> ARTICLE:
· · · ·

I attended seminary many years ago, and a hundred yards from my dorm was an old abandoned rail line running along the edge of the school’s property.

From time to time, I would wander out to that old rail track and walk along the line praying.

But more often I did something completely different.

You see, I had a dark secret.

I was a Christian. I had been filled with the Holy Spirit.

But at times I would walk down that track and I would take that verse out of the Bible that says we love God because He first loved us and I would horrifically twist it.

I would start chanting under my breath that I hated God because He first hated me. It became like some religious mantra that I would utter again and again and again.

If I was in a particularly foul mood, I would shake my fist at heaven and scream at God “I HATE YOU!”

If anyone was watching from the dorm, they might mistakenly believe that I was praying. `

But I wasn’t.

Despite what the Bible says, I believed God hated me.

I eventually went for counseling and was told, that if my opinion of God didn’t change, I would eventually fall away from the faith.”

· · · ·

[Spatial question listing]
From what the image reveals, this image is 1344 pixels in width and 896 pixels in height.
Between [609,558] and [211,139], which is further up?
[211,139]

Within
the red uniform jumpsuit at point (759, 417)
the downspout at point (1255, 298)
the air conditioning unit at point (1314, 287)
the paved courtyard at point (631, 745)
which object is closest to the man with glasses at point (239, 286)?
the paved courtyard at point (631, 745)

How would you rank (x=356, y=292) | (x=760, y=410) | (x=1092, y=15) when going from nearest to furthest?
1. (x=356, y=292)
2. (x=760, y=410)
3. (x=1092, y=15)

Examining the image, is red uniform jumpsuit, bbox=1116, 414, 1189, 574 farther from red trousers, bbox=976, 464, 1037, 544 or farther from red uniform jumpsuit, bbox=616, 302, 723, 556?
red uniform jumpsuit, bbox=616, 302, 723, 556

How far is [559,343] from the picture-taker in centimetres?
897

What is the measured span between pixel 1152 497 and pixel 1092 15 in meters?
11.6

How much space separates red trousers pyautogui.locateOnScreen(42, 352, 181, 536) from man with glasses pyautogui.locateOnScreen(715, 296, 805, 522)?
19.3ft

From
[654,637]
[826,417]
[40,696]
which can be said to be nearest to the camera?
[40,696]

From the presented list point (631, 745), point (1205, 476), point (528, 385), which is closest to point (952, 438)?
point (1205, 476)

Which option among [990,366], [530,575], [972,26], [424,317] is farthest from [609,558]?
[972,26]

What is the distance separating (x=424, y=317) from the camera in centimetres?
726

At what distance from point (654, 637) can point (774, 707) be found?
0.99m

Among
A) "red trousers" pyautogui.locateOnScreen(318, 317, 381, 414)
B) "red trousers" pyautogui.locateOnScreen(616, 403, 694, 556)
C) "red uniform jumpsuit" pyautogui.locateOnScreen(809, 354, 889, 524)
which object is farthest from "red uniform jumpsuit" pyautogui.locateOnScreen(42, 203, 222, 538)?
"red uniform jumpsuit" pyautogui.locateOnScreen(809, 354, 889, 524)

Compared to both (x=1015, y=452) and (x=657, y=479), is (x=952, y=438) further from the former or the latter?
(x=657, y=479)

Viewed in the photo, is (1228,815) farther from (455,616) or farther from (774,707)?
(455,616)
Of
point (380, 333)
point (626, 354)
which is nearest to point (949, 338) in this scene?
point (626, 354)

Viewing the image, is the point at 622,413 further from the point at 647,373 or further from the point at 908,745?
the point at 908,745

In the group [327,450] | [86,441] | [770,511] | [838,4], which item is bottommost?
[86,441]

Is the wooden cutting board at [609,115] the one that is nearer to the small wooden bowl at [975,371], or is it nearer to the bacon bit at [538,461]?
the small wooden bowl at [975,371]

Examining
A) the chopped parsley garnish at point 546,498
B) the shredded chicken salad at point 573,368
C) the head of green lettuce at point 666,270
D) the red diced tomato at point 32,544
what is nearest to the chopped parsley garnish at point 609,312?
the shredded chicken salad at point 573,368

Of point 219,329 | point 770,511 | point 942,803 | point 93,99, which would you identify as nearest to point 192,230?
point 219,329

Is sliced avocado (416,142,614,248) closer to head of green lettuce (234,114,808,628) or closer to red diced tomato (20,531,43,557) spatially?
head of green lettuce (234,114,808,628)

· · · ·

> STATED TASK A: What things does the seminary account say the narrator did while out on the old rail track? List each one.
> STATED TASK B: According to the seminary account, why was the narrator warned that they might eventually fall away from the faith?
> STATED TASK C: Continue the account of the seminary years and the old rail track from its last line.

> OUTPUT A:
- Walked along the line praying
- Chanted under their breath that they hated God because He first hated them
- Shook a fist at heaven
- Screamed "I HATE YOU!" at God

> OUTPUT B: At counseling, the narrator was told this would happen if their opinion of God didn't change. That opinion was the belief, held despite what the Bible says, that God hated them.

> OUTPUT C:
I had a twisted perception of God and unfortunately, many of us do and now it might not be as extreme as mine.

For example, you may believe that God is rejecting you or you may feel that you aren’t good enough to be used by God or that God prefers others over you.

You don’t necessarily feel like this all the time, but there are moments when these disturbing thoughts pop into your head.

So why do people develop such twisted perceptions of God?

In 1994, the Journal of Scientific Study of Religion published a study that found that children perceive God in much the same way that they perceive their parents.

In the study, 143 children were presented with a set of characteristics such as kindness, and patience, and then asked to rank how much these attributes applied to their parents and also to God.

The authors stated:

Regardless of race, socioeconomic status or religious affiliation, children in our studies reported thinking about God often and perceiving God as similar to their parents in nurturing and power.

In other words, children transfer the perception that they have about their parents onto God.

This can be both good and bad.

For example, if they believed they weren’t good enough to keep their parents happy in school and sports, they believed that they were failing God as well.

People can even struggle to believe God loves them unconditionally because their parents’ love was conditional based on how well they did or behaved.

Believe it or not, there is a very good Biblical reason for this.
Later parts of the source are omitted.